I haven’t done any trapping for decades, and then my meager efforts were directed toward some nuisance beaver trapping. When I lived remotely on Afognak Island back in the 1980’s, I was the only person who trapped the entire area around where I lived. With no competition, I didn’t have to worry about being the first one out on opening day to set the best sites. I also didn’t have to worry about trap thieves or “anti-types” interfering with my efforts.
There were a lot of river otters and foxes, some beavers, a few martens, and the occasional muskrat in the area. Since I was the only one doing any trapping, I was self-taught through experience and reading trapping literature. My favorite method of trapping was making water sets for beaver and otter. I tried using leghold traps and snares for certain types of bank sets but never had any luck on beaver. I learned to use the 330-size “Conibear killer trap” with good effect though.
This style of trap, rather than holding the animal by a toe or foot like a leghold, was designed to snap closed with significant force across the neck or lung area of the animal. If the shock of the trap snapping shut didn’t kill the animal, then the underwater set location assured a rapid death by drowning the stunned and often unconscious beaver.
Because everybody at my worksite owned dogs, I always set the big 330-size conibears underwater, usually in runways the beavers were actively using to gain access into their lodges. I would firmly stake the traps in place and wire them to a solid anchor on shore. When a beaver or otter swimming along the runway triggered the trap, the stakes holding the trap in place were usually knocked loose. I had the visual indication that a critter had been through and the wire back to shore allowed me to easily retrieve the trap and animal.
Once, I set a Conibear on a beaver trail far from the worksite without firmly anchoring it. When checking the set later, I found a beaver had been caught and carried the trap to the water’s edge and fell in. I recovered the trap and the largest beaver I ever caught after diligently searching the submerged brush along the edge.
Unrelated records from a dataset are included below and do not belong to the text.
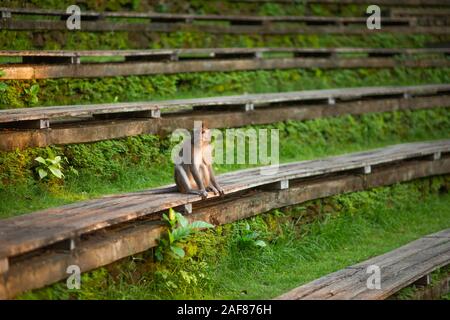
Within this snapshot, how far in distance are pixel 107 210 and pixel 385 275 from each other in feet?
8.57

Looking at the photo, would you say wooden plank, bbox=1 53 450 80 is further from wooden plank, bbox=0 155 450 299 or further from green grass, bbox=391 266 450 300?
green grass, bbox=391 266 450 300

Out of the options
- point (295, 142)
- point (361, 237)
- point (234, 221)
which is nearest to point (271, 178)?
point (234, 221)

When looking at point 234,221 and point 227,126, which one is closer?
point 234,221

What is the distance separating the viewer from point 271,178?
8.77 meters

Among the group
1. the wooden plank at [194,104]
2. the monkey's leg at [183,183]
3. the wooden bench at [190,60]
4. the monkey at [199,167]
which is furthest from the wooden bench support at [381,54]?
the monkey's leg at [183,183]

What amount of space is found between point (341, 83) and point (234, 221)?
6.58 m

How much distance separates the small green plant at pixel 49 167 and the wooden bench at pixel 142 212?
78 cm

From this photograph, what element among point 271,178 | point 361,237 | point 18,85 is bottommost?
point 361,237

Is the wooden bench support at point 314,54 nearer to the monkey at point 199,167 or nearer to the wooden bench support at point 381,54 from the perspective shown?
the wooden bench support at point 381,54

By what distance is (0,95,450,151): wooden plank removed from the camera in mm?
8328

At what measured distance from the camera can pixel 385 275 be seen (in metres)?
7.54

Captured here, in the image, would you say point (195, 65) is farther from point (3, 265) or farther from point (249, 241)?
point (3, 265)

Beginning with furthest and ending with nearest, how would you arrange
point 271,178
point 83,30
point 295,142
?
point 83,30 → point 295,142 → point 271,178
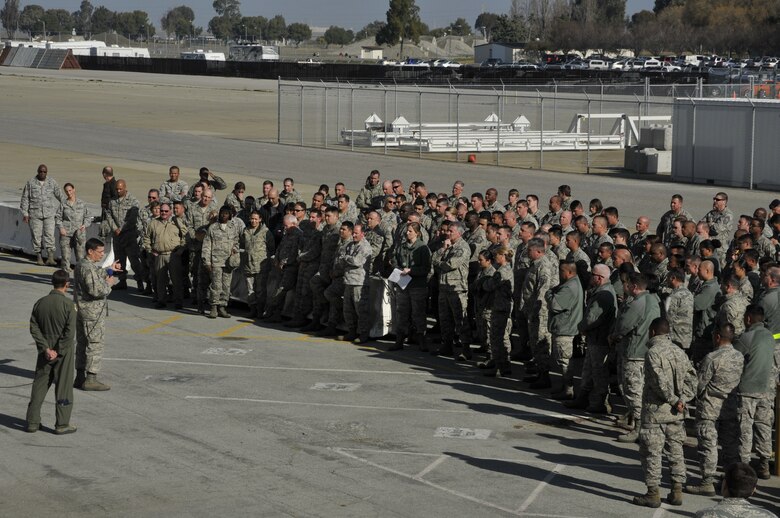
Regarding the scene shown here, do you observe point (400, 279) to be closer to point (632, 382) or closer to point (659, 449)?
point (632, 382)

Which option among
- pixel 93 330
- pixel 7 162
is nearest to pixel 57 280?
pixel 93 330

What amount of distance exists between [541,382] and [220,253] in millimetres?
6498

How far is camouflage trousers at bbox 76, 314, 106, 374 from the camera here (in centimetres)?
1477

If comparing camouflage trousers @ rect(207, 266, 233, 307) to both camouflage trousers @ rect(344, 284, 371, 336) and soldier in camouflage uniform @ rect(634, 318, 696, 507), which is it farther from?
soldier in camouflage uniform @ rect(634, 318, 696, 507)

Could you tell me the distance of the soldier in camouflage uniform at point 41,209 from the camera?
2411 centimetres

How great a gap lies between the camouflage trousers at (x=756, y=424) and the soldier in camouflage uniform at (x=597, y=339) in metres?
2.26

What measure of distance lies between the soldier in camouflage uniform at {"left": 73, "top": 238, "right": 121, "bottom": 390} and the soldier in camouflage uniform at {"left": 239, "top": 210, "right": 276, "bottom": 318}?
465 centimetres

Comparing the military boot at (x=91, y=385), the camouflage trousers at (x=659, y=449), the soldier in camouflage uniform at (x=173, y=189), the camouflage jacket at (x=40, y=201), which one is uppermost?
the soldier in camouflage uniform at (x=173, y=189)

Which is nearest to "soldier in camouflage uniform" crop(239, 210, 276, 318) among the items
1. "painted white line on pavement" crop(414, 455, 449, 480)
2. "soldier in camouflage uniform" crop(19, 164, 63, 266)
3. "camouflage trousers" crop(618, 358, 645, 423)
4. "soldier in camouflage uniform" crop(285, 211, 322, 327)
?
"soldier in camouflage uniform" crop(285, 211, 322, 327)

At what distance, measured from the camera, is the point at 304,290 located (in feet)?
62.0

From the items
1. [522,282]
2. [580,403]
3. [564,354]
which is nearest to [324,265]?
[522,282]

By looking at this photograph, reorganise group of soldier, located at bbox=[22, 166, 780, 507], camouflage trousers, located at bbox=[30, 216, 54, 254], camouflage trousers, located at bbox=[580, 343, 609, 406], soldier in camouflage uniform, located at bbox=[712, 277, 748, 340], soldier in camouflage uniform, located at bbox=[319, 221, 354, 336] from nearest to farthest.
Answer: group of soldier, located at bbox=[22, 166, 780, 507] < soldier in camouflage uniform, located at bbox=[712, 277, 748, 340] < camouflage trousers, located at bbox=[580, 343, 609, 406] < soldier in camouflage uniform, located at bbox=[319, 221, 354, 336] < camouflage trousers, located at bbox=[30, 216, 54, 254]

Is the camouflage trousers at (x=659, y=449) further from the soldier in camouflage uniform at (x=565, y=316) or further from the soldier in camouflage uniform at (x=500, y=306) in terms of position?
the soldier in camouflage uniform at (x=500, y=306)

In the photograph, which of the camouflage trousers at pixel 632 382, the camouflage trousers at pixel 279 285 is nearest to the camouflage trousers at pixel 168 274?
the camouflage trousers at pixel 279 285
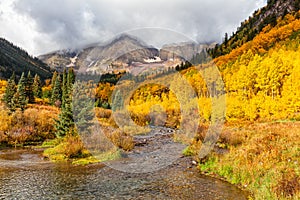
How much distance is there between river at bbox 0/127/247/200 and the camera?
14.0 meters

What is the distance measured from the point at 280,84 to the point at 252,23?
5504 inches

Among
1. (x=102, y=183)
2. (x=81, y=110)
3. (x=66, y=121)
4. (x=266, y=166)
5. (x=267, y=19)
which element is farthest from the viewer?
(x=267, y=19)

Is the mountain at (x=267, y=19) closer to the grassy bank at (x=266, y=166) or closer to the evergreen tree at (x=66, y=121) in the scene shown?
the evergreen tree at (x=66, y=121)

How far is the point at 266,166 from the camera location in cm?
1540

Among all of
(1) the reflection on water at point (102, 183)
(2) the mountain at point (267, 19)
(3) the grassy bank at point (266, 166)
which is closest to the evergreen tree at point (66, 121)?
(1) the reflection on water at point (102, 183)

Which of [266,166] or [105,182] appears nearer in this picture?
[266,166]

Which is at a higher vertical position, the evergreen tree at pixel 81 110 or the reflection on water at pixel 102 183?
the evergreen tree at pixel 81 110

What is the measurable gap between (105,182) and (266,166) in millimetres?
9314

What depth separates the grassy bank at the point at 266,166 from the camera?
12.3 meters

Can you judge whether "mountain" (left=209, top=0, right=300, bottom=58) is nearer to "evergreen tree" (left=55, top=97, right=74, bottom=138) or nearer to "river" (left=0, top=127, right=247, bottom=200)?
"evergreen tree" (left=55, top=97, right=74, bottom=138)

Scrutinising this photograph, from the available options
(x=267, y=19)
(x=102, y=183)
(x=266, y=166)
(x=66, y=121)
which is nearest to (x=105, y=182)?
(x=102, y=183)

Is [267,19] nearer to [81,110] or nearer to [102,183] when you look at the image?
[81,110]

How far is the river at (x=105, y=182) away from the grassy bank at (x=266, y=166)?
0.93 metres

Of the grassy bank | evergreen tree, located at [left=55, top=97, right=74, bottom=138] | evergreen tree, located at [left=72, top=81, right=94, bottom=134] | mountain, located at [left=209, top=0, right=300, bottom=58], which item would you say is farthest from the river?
mountain, located at [left=209, top=0, right=300, bottom=58]
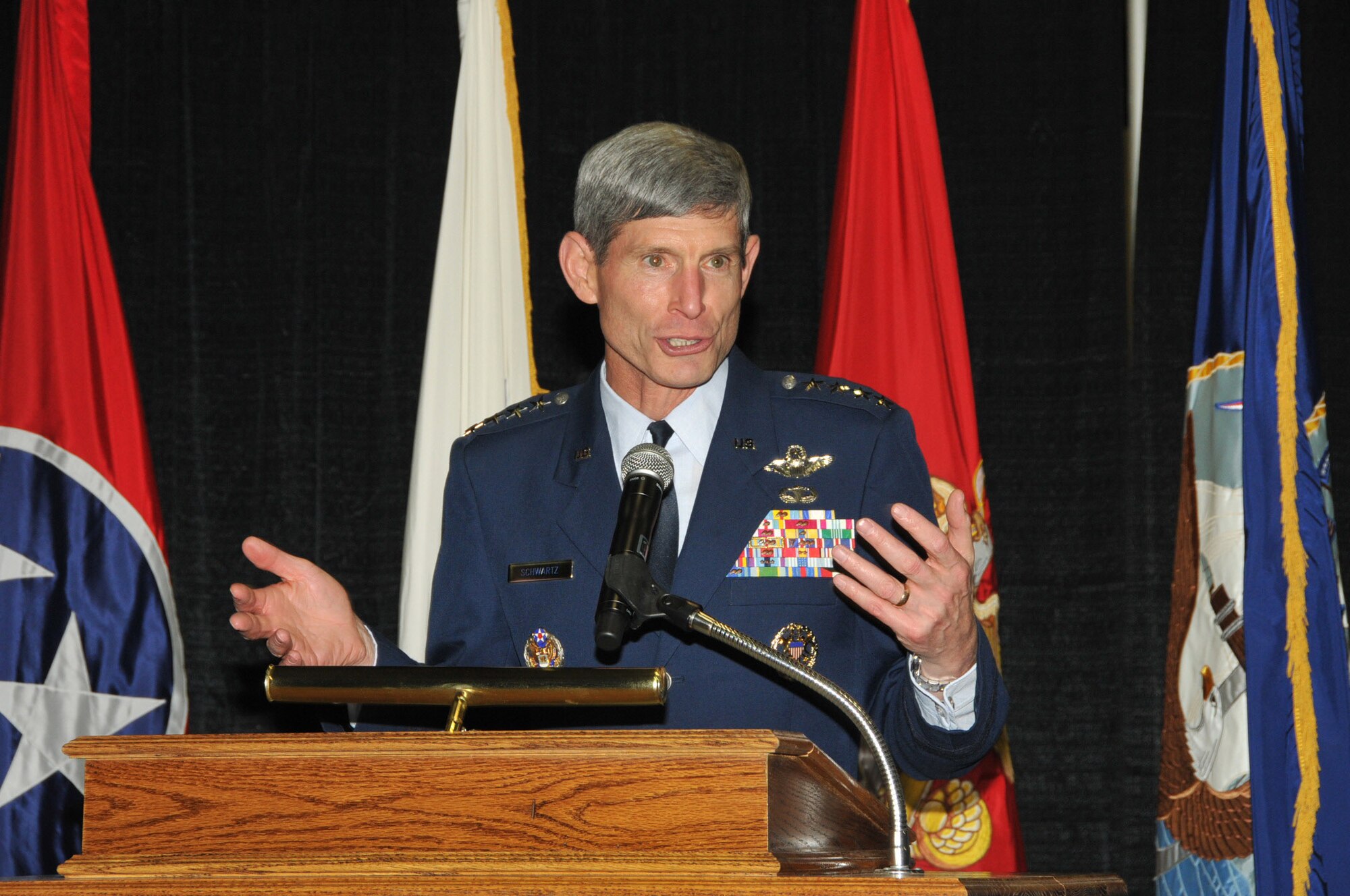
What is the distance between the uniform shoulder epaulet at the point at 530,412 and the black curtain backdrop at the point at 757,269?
1.05m

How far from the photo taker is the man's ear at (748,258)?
2.06 meters

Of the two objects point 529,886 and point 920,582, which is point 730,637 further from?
point 529,886

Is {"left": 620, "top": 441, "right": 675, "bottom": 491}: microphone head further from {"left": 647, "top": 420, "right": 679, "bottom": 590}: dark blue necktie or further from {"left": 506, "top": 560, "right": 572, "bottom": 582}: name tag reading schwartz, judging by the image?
{"left": 506, "top": 560, "right": 572, "bottom": 582}: name tag reading schwartz

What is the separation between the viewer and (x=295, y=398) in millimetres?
3377

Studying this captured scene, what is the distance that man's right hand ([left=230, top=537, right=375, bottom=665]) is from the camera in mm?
1559

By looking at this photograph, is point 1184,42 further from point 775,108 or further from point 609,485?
point 609,485

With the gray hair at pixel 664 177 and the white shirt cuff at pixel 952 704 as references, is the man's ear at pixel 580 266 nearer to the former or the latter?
the gray hair at pixel 664 177

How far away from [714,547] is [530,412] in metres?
0.51

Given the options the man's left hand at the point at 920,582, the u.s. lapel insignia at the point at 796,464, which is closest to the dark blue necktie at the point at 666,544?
the u.s. lapel insignia at the point at 796,464

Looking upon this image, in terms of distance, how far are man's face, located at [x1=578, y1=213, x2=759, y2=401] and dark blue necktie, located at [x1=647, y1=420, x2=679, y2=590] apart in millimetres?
204

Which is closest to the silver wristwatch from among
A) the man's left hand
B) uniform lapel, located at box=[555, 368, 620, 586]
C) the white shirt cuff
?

I caught the occasional otter in these underwater beaver sets. I also targeted otters with leghold sets at specific sites they used in the area. These sets all had heavy weights attached to the traps. When an otter stepped into the leghold, it would immediately head for deep water as an escape mechanism. The theory was that the otter would pull the trap and the added weight out into the water and the combined weight would drown the animal.
This was a nice theory that worked most of the time. Once I found an otter in my trap treading water while holding an estimated 40+ pounds of weight up off the bottom. I quickly shot the animal and pulled the set. From then on, I only made otter sets using the big conibears where I could anchor them underwater.
I learned a similar lesson while trapping marten. When the animals were not dying in the leghold traps from freezing, like all the trapping literature said they would, I converted all my marten sets over to using a smaller size of the conibear trap. For marten, sets are made above ground so, like being underwater, the traps were not readily accessible to any animal other than the targeted species.
From that point on, any marten caught in my sets were dead from the impact of the snapping trap. However, one year I did have to contend with a trap thief along my marten line. Twice I found the remains of a nice marten in the trap hanging up in the tree. The cable anchoring the trap was so twisted and kinked up, I had to remove and replace it.
The patchy snow under the set site held the sign that told me who had stolen my marten. A brown bear looking for a snack between naps was the culprit both times. I pulled the set each time and nervously finished walking my trapline.